§ Instruction: Reproduce all of the records below word for word, omitting the pictures.

§ Listing:
** begin **

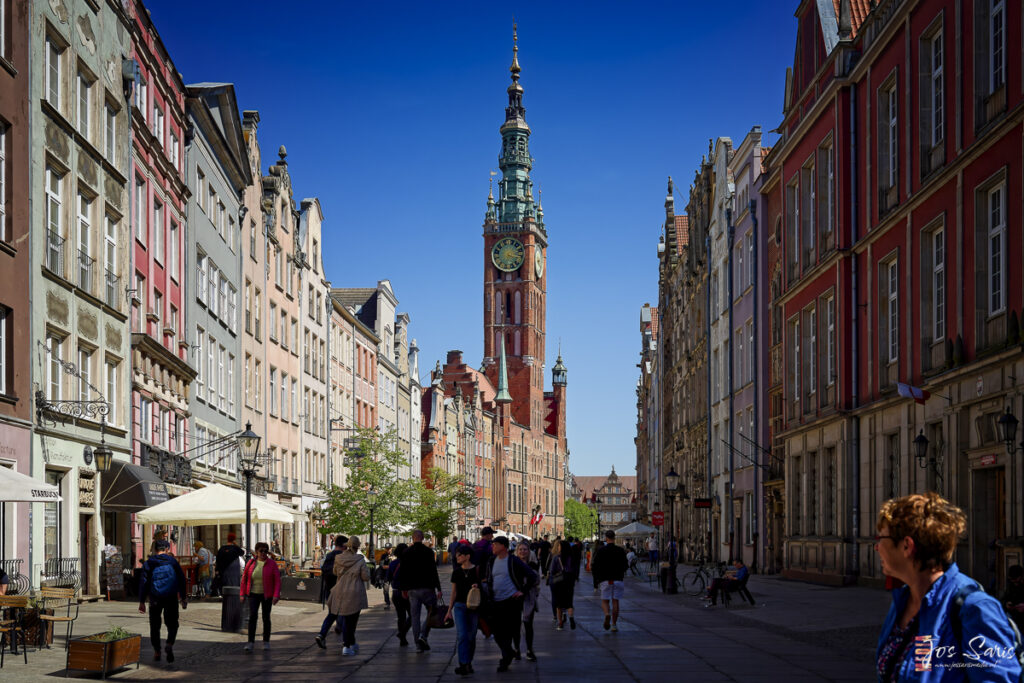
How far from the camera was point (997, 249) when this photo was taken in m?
22.6

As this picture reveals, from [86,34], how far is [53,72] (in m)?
2.08

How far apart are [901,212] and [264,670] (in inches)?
693

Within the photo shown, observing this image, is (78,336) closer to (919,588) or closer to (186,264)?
(186,264)

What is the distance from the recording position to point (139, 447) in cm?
3216

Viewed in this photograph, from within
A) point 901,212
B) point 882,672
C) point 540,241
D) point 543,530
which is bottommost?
point 543,530

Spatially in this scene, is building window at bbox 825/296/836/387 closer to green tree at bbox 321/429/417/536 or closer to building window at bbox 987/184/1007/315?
building window at bbox 987/184/1007/315

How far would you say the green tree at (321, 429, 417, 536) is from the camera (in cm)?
5438

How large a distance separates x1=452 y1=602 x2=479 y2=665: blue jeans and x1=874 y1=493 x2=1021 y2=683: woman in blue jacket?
36.0 ft

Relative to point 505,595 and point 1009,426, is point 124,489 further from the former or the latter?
point 1009,426

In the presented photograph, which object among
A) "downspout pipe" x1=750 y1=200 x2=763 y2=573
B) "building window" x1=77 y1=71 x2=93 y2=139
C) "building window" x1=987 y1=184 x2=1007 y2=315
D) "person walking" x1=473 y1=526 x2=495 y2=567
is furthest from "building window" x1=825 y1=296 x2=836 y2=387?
"building window" x1=77 y1=71 x2=93 y2=139

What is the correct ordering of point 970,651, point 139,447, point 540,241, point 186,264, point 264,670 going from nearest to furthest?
point 970,651
point 264,670
point 139,447
point 186,264
point 540,241

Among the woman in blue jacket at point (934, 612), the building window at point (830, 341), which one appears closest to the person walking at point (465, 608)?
the woman in blue jacket at point (934, 612)

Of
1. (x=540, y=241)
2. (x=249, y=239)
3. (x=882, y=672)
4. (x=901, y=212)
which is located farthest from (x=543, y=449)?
(x=882, y=672)

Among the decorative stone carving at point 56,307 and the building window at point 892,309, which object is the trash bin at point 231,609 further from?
the building window at point 892,309
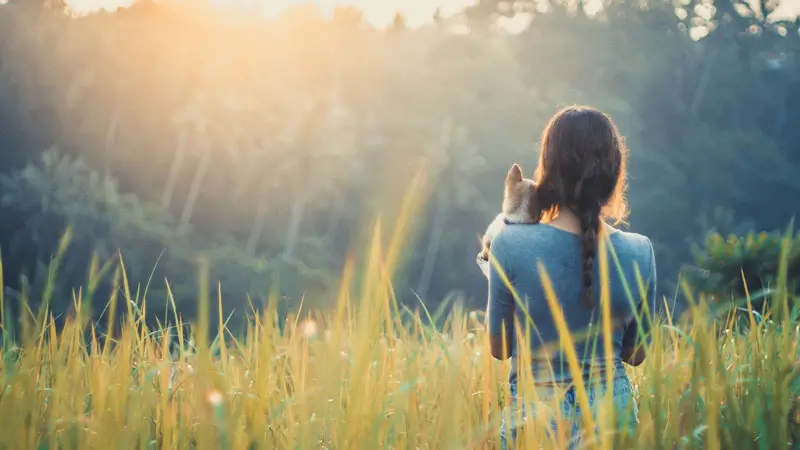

** end **

§ Answer to the problem:
How far from the camera was point (997, 249) when this photo was taken in m?
22.6

As this picture reveals, from [86,34], how far is [53,72] (in m)?
2.08

How far apart are [901,212] and [264,670] (in inches)?
693

Within the photo shown, observing this image, is (78,336) closer to (919,588) or closer to (186,264)?
(186,264)

What is the distance from the recording position to point (139, 447) in cm?
3216

Viewed in this photograph, from within
A) point 901,212
B) point 882,672
C) point 540,241
D) point 543,530
which is bottommost?
point 543,530

Spatially in this scene, is building window at bbox 825/296/836/387 closer to green tree at bbox 321/429/417/536 or closer to building window at bbox 987/184/1007/315?
building window at bbox 987/184/1007/315

How far would you say the green tree at (321, 429, 417, 536) is from the camera (in cm)?
5438

How large a distance separates x1=452 y1=602 x2=479 y2=665: blue jeans and x1=874 y1=493 x2=1021 y2=683: woman in blue jacket?
36.0 ft

Relative to point 505,595 and point 1009,426, is point 124,489 further from the former or the latter?
point 1009,426

In the presented photograph, which object among
A) "downspout pipe" x1=750 y1=200 x2=763 y2=573
B) "building window" x1=77 y1=71 x2=93 y2=139
C) "building window" x1=987 y1=184 x2=1007 y2=315
D) "person walking" x1=473 y1=526 x2=495 y2=567
is furthest from "building window" x1=825 y1=296 x2=836 y2=387?
"building window" x1=77 y1=71 x2=93 y2=139

What is the correct ordering of point 970,651, point 139,447, point 540,241, point 186,264, point 264,670 going from nearest to furthest?
point 970,651
point 264,670
point 139,447
point 186,264
point 540,241

Among the woman in blue jacket at point (934, 612), the building window at point (830, 341), which one appears closest to the person walking at point (465, 608)?
the woman in blue jacket at point (934, 612)

Of
1. (x=540, y=241)
2. (x=249, y=239)
3. (x=882, y=672)
4. (x=901, y=212)
which is located farthest from (x=543, y=449)?
(x=882, y=672)

Among the decorative stone carving at point 56,307 and the building window at point 892,309, which object is the trash bin at point 231,609 further from?
the building window at point 892,309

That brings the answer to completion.